Cetibus paribus, you are right. But we don't live in a cetibut paribus world. The real strength comes from international investers who are putting their money in our economy in droves. The capital flow of the ocuntry is about $55.8 billion. This money doesn't dissappear; it goes to companies who put it in saving accounts for later spending.

The problem is the government's fiddling with the interest rate which actually depresses the amount of money that could go into banks. If interest rates were left alone, they would rise...more people and firms would put money in the bank and fewer people would take out loans for consumption.

membower said...

David,

"...to a certain extent you are right, but I doubt that the government is really saving us through the central bank."

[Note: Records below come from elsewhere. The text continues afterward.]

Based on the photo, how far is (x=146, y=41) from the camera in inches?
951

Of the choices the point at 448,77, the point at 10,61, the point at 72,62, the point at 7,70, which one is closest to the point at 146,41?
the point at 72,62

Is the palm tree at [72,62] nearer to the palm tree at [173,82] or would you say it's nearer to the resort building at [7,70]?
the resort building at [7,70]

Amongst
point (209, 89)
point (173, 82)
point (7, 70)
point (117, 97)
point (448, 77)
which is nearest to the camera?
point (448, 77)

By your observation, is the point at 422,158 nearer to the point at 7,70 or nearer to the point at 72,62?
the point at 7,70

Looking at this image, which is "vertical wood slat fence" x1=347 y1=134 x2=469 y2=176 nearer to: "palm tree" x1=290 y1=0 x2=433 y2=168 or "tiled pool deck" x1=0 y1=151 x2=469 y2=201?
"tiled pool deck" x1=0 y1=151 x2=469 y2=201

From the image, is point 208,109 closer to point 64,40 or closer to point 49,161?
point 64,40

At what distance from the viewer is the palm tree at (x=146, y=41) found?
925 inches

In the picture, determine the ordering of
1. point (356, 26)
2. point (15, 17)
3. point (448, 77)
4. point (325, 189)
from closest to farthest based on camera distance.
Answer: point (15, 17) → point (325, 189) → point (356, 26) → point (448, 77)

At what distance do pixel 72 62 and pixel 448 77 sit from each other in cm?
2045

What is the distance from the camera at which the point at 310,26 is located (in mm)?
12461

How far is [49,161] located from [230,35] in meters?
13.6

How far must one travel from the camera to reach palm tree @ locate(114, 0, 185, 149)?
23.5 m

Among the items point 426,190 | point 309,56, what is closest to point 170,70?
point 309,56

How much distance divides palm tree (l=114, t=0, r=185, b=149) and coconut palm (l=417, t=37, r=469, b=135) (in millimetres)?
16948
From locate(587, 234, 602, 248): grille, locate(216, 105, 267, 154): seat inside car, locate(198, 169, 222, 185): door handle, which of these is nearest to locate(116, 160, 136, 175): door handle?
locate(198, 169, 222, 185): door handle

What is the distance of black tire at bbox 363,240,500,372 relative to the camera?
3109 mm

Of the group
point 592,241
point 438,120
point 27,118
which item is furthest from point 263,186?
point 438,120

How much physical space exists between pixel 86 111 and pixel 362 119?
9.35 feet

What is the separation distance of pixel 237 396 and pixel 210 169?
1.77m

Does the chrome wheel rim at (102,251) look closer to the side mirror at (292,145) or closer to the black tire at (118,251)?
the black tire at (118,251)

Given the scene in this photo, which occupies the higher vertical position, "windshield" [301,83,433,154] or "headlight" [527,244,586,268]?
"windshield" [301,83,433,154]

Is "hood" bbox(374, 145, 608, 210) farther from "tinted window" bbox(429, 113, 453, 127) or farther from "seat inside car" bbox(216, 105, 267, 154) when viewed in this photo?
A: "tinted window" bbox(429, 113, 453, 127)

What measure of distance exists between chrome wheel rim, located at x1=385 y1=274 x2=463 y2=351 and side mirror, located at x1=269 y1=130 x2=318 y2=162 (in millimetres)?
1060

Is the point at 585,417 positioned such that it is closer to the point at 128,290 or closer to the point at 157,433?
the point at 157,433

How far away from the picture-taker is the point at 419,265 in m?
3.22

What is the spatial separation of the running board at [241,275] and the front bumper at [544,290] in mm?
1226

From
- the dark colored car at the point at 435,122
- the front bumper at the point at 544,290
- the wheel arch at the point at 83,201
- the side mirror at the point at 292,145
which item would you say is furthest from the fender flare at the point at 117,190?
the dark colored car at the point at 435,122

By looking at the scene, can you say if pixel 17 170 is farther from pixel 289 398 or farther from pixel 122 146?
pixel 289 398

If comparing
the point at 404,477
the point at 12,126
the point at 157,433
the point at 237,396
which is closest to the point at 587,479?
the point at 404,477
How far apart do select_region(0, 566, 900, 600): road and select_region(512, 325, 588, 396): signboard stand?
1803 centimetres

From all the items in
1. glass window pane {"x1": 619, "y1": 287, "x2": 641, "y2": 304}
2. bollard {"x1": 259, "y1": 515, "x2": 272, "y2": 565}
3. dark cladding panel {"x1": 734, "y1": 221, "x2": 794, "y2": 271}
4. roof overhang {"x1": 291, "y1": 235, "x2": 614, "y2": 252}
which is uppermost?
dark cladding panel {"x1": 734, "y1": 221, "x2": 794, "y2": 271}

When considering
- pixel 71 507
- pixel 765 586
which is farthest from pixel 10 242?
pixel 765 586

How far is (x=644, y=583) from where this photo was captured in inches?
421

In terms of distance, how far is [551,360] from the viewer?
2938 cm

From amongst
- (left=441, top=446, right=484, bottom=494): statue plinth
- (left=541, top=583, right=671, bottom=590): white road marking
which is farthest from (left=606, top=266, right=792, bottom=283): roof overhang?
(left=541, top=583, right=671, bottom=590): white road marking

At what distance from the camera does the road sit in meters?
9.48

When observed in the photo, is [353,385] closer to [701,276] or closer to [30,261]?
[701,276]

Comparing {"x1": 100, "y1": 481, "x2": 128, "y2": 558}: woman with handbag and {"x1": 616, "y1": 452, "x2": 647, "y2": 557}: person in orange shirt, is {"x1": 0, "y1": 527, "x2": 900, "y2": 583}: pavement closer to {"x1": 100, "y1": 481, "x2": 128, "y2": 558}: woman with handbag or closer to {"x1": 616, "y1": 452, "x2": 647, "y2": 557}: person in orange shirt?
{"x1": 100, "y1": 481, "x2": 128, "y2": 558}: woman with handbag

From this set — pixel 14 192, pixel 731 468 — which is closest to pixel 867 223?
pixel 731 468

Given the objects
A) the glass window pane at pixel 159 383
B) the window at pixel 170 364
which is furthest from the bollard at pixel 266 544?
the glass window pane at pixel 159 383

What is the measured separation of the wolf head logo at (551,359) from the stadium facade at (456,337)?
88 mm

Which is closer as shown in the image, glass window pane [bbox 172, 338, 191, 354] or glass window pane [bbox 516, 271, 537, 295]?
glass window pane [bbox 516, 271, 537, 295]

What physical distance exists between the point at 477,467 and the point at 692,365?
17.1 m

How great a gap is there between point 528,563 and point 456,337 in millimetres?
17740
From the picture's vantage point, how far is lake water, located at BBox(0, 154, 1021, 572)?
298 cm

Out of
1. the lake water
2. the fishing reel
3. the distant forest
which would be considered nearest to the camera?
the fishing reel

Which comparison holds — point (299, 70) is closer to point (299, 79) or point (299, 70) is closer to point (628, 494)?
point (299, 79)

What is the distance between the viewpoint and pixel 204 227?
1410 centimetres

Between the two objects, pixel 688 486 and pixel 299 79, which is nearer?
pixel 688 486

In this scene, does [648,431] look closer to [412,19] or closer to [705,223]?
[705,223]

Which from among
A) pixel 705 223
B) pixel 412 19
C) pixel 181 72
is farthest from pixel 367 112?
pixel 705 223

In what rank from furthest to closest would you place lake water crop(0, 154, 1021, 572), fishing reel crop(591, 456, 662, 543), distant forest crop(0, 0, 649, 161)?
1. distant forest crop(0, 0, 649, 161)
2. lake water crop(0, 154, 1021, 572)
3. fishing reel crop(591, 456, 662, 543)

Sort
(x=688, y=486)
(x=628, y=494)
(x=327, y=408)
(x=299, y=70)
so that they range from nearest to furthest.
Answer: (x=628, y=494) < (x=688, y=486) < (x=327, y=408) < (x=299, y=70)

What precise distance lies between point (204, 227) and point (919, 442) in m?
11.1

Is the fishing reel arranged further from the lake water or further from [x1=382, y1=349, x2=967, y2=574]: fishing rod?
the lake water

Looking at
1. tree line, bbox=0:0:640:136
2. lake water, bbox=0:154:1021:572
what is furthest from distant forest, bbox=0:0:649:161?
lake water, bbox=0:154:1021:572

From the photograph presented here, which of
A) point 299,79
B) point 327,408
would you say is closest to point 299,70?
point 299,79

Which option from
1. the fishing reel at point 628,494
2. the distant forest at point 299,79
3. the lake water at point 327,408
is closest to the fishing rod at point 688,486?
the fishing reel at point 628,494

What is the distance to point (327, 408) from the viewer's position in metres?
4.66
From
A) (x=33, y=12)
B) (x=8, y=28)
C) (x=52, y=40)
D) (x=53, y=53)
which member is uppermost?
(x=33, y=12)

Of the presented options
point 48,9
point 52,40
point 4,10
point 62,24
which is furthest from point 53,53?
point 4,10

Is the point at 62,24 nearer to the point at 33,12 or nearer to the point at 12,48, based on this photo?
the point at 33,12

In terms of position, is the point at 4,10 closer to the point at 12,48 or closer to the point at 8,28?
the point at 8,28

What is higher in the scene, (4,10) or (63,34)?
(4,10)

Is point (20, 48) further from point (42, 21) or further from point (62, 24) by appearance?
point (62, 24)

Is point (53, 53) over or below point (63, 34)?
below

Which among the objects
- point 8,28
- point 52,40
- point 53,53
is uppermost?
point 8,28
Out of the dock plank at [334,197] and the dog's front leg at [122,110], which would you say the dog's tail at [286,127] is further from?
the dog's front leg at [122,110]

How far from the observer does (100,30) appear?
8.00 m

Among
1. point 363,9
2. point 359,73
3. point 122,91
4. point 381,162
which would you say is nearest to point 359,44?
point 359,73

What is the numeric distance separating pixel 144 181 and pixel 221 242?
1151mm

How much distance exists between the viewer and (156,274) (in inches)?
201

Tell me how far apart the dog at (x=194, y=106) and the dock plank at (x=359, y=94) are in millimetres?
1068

I hope I didn't come off as trying to argue that the government is saving us through the central bank. My point was that the government causes adverse economic effects, but I probably wasn't clear enough.

"You said,

'If they are saving less, then less funds are available for future production.'

Cetibus paribus, you are right. But we don't live in a cetibut paribus world. The real strength comes from international investers who are putting their money in our economy in droves. The capital flow of the ocuntry is about $55.8 billion. This money doesn't dissappear; it goes to companies who put it in saving accounts for later spending."

You're absolutely right. But we can't assume that those thrifty asians (the ones sitting on piles and piles of dollars) will finance our lifestyle forever, can we?

"The problem is the government's fiddling with the interest rate which actually depresses the amount of money that could go into banks. If interest rates were left alone, they would rise...more people and firms would put money in the bank and fewer people would take out loans for consumption."

Right on! That was what I was trying to say, but your counterfactual example is much clearer.